**Goal:** Extend the piece below on analytics in early case assessment, beginning immediately after its final sentence.

**Extract provided:**
ECA Meets Analytics

For trial lawyers, Early Case Assessment (ECA) has always been the process of quickly synthesizing information from multiple sources to craft an initial case strategy. This process typically involves working closely with the client to identify and interview key witnesses, to review important documents, and to develop preliminary discovery and litigation plans.

The explosion of electronic data in the 1990s had many eDiscovery software companies clamoring to develop ECA tools to better manage the data. These tools allowed legal teams to cull data using keywords, dates, and other file characteristics in an attempt to reduce and/or prioritize the files that require review. These preliminary instruments even provided some insight into potential discovery costs associated with litigating. But their utility was limited, compared to what the industry needed.

This ‘early data assessment’, while valuable, often didn’t fully help lawyers to access and analyze information. What data was truly useful, what was not? Which documents would play an essential role in formulating case strategies? Which were simply irrelevant or redundant?

Keywords proved to be an inefficient means of organizing data. They offered a glimmer of insight, but did not deliver a dynamic way for attorneys to understand a case, or the means to help evolve that understanding. Moreso, keyword search alone demonstrated a flawed method of locating potentially relevant files (in terms of both recall and precision). It tended to overlook too many important documents, and “hit” on far too many irrelevant ones. Too wide, too shallow.

Analytics, fortunately, offer the potential to bridge the gap. They enhance a lawyer’s assessment of cases through scientific analysis of the data. ‘Scientific’ being the operable word.

Today, metrics, correlations, associations, occurrences, and algorithms have come to the forefront. (Well, maybe behind the scenes.) When deployed at the ECA stage, analytics can not only inform the development of early case strategy, but it can also provide a more sophisticated means of culling data for review. This makes it great for estimating and reducing overall discovery costs, as well.

What can Analytics do for you?

Standard features found in most eDiscovery analytics tools offer these functions:

1) Conceptual Clustering – Documents are analyzed based on their text, and then complex algorithms group documents together based on their conceptual similarity. Now, related items and topics start to cluster together, for easier observation. Even though the words within the document may be different, clustering will still group documents together, if they are conceptually similar.

Practical Uses of Conceptual Clustering:

    • Find important documents quickly. Use the ‘Concept Wheel’ as a preview index to explore documents. Whether you’re trying to wrap your mind around the data or to look for a ‘smoking gun’, the Concept Clusters will give you a leg up from the very start.
    • Prioritize documents for review. Use of Concept Clusters prioritizes the most important documents and de-prioritizes the less important ones prior to review. In other words, reviewers will get assigned the most important documents first. Likely irrelevant docs fall to the bottom of the pecking order.
    • Assign reviewers with clusters in mind. Some documents may require subject-matter expertise to make proper coding decisions. Using conceptual clusters, technical documents can be assigned to the right reviewers straight off the bat.
    • Batch by Cluster. Clustering will band together conceptually similar documents (also near duplicates) when batching. This way, reviewers will receive similar documents in their batches. Having a batch full of the same type of documents (e.g., 500 emails about fantasy football) will lead to increased efficiency (speed) and more consistent (accurate) coding decisions by reviewers. Clusters deliver similarity, speed, and accuracy.
    • Find similar. This function locates a key document, then uses the analytics to find other documents that are conceptually similar to the document you’re reviewing.

**Extracted records:**
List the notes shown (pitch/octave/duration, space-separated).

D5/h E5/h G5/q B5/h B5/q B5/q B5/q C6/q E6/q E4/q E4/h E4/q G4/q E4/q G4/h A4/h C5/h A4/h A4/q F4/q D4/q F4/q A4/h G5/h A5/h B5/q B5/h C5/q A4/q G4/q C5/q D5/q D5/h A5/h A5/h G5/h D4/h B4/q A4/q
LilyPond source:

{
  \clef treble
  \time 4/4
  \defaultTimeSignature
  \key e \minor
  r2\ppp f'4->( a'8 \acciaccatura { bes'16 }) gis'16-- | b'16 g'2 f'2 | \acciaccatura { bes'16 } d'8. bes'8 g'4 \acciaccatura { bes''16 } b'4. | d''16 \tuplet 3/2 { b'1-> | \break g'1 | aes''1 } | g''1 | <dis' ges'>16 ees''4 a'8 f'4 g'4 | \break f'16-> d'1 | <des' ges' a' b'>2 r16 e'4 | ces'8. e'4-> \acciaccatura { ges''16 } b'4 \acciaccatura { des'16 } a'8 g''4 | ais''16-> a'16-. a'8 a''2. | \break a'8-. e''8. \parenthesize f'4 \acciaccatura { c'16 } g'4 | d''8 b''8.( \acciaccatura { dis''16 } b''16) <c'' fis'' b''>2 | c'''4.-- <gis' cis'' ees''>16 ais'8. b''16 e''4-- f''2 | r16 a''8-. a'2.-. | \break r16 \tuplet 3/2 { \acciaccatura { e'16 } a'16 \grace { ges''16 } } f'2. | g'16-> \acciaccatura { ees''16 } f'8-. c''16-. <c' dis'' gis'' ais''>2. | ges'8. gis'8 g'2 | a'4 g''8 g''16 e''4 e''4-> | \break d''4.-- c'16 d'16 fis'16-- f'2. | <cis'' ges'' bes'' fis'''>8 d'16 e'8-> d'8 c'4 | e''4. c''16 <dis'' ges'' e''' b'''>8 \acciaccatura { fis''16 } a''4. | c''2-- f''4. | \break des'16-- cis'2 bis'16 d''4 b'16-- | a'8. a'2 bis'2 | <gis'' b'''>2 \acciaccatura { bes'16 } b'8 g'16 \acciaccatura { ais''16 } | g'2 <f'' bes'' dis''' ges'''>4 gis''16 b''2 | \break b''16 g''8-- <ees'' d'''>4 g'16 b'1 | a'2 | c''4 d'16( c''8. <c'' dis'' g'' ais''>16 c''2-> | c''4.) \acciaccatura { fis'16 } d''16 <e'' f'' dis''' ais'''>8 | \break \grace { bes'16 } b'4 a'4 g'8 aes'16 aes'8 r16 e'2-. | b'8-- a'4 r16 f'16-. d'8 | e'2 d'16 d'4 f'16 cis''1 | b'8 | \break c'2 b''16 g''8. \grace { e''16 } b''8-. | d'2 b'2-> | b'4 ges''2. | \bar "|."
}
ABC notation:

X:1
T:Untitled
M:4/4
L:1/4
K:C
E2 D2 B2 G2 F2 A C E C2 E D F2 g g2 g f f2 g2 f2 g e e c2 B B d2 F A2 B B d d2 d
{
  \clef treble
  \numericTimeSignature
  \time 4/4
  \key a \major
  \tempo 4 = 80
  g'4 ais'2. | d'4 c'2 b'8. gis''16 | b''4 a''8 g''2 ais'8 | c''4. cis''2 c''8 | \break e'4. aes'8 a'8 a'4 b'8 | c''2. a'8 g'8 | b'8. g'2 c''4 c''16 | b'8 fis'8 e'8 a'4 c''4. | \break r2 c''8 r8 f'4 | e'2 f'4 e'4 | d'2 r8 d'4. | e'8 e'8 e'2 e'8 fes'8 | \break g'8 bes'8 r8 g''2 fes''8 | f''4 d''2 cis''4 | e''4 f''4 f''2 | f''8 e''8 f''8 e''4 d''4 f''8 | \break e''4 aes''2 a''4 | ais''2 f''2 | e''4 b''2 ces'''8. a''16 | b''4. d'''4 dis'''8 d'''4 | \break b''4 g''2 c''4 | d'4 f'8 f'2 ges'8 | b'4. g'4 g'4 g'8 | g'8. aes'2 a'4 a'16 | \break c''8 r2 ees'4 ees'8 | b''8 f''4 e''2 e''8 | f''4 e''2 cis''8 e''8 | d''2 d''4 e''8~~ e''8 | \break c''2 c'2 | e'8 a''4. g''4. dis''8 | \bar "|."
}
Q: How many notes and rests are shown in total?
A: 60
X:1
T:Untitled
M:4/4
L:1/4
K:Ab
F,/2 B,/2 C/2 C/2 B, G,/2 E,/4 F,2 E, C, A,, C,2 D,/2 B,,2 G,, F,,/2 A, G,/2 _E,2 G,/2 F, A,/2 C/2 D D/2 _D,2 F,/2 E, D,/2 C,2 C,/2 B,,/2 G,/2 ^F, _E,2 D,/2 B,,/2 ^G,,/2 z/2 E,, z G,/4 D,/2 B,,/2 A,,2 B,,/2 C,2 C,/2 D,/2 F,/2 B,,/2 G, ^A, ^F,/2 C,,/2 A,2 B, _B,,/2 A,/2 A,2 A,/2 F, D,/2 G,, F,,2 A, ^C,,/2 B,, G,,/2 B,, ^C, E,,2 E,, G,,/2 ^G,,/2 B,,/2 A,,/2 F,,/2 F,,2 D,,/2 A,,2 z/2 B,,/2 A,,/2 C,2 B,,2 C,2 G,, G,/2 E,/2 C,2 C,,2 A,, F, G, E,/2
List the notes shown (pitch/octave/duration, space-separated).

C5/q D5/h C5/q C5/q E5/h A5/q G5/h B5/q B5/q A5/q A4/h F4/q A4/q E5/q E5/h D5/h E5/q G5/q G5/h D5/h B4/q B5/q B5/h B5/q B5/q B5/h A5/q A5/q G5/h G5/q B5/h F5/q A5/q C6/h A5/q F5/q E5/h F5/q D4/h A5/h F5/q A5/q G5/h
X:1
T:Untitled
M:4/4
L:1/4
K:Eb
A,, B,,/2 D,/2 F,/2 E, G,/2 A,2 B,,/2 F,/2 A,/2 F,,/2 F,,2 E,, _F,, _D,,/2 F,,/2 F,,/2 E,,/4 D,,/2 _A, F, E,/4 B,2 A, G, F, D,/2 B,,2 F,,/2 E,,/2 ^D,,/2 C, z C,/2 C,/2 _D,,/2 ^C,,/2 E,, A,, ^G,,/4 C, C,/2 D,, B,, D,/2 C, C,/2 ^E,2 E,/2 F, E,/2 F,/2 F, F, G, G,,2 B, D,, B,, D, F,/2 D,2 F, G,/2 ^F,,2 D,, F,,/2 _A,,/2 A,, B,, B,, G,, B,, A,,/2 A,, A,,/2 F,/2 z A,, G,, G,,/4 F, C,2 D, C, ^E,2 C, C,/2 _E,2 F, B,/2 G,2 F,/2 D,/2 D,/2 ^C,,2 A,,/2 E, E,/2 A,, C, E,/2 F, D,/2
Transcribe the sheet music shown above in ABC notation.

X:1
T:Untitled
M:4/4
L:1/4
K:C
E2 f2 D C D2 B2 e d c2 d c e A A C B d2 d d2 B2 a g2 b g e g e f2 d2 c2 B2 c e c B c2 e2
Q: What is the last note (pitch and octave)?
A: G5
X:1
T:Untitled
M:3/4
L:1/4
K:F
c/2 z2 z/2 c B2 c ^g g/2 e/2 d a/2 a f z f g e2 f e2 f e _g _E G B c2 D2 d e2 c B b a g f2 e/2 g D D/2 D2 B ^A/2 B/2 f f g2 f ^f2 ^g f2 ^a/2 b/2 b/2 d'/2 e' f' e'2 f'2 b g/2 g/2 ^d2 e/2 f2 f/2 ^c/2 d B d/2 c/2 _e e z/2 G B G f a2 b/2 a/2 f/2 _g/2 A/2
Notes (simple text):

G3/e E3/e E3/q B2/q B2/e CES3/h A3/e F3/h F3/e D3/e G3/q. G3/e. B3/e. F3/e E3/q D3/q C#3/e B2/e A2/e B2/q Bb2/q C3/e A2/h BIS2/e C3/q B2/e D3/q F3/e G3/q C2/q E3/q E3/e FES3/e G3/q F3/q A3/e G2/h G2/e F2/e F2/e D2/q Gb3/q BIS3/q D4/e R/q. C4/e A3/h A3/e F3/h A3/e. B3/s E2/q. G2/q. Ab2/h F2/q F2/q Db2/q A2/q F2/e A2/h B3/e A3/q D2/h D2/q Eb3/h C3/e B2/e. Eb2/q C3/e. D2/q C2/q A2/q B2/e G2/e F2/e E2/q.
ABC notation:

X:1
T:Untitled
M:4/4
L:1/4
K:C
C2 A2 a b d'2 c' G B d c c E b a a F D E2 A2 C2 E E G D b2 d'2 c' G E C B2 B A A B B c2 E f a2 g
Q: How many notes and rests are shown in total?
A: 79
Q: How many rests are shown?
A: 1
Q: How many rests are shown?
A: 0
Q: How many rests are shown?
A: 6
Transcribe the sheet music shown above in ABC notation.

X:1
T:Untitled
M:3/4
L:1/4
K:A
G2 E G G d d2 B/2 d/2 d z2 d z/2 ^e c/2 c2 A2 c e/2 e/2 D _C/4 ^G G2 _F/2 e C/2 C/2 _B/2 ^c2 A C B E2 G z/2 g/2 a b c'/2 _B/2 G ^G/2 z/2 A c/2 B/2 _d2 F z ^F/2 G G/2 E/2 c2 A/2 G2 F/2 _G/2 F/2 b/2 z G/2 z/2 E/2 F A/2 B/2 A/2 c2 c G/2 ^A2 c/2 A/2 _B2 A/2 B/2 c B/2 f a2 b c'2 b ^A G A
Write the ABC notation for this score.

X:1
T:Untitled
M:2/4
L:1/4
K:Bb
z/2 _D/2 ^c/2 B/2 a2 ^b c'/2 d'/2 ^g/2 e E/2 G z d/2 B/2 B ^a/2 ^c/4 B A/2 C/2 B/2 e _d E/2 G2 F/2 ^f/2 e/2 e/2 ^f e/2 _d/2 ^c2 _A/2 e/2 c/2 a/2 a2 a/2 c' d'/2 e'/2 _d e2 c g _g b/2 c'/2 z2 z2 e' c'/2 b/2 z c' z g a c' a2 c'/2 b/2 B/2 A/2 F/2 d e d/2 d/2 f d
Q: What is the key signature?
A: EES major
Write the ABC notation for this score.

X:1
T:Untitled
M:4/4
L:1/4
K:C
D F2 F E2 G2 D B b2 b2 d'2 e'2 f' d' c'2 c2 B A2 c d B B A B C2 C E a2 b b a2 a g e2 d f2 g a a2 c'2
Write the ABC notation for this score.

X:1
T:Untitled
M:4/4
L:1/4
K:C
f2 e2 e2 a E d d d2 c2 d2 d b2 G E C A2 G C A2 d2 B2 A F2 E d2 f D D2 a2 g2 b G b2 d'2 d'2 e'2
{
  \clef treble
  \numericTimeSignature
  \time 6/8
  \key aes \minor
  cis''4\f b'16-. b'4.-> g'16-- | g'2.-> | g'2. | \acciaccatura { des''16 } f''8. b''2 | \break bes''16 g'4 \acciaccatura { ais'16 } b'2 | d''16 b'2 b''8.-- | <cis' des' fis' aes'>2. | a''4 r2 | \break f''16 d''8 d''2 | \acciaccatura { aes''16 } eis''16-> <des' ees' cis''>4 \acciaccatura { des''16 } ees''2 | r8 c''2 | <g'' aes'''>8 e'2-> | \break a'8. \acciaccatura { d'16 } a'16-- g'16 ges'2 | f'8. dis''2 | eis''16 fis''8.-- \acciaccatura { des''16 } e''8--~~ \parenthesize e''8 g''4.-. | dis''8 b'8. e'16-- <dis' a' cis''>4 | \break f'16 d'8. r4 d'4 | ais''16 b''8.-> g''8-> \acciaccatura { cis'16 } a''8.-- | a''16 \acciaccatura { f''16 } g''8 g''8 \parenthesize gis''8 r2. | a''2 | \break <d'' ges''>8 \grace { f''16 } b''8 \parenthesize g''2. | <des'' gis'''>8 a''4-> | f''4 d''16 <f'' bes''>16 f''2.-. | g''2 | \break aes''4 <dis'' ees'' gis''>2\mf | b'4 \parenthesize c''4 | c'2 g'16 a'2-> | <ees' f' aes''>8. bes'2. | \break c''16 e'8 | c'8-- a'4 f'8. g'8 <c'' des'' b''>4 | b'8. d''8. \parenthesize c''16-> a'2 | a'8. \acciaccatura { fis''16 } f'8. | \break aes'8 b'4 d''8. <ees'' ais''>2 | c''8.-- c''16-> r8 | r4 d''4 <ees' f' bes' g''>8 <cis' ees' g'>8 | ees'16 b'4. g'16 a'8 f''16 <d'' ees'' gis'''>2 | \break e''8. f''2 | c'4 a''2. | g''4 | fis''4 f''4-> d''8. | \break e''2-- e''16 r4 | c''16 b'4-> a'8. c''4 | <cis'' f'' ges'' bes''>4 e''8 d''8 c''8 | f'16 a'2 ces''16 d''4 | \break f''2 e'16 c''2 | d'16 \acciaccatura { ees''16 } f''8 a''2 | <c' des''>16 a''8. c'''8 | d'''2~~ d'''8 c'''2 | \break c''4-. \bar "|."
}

**Task output:**
2) Key-Term Expansion
– This tool first identifies conceptually related terms found in your content, and then ranks them in order of relevance. The user dictates the status, grade and order of subjects.

Practical Use:

Start with a keyword. The tool provides a list of similar, or very related, terms. The results allow reviewers to expand the search to include documents containing other near or related terms.

For example, a search for “President Roosevelt” might produce a list such as: Theodore Roosevelt, Teddy Roosevelt, Theodore Roosevelt Jr., Franklin Delano Roosevelt, FDR, Commander-in-Chief, Vice President Roosevelt, Senator Roosevelt, Assemblyman Roosevelt, Eleanor Roosevelt, the Oval Office, Office of the President, POTUS, etc.

When using key-term expansion, a reviewer searching for important documents based on keywords can conduct a much more comprehensive and defensible search. This expansion of terms will produce more meaningful and trustworthy results.

3) Conceptual Search – The tool finds documents conceptually related to a known term or phrase. Comparable documents get grouped together by their correlated concept.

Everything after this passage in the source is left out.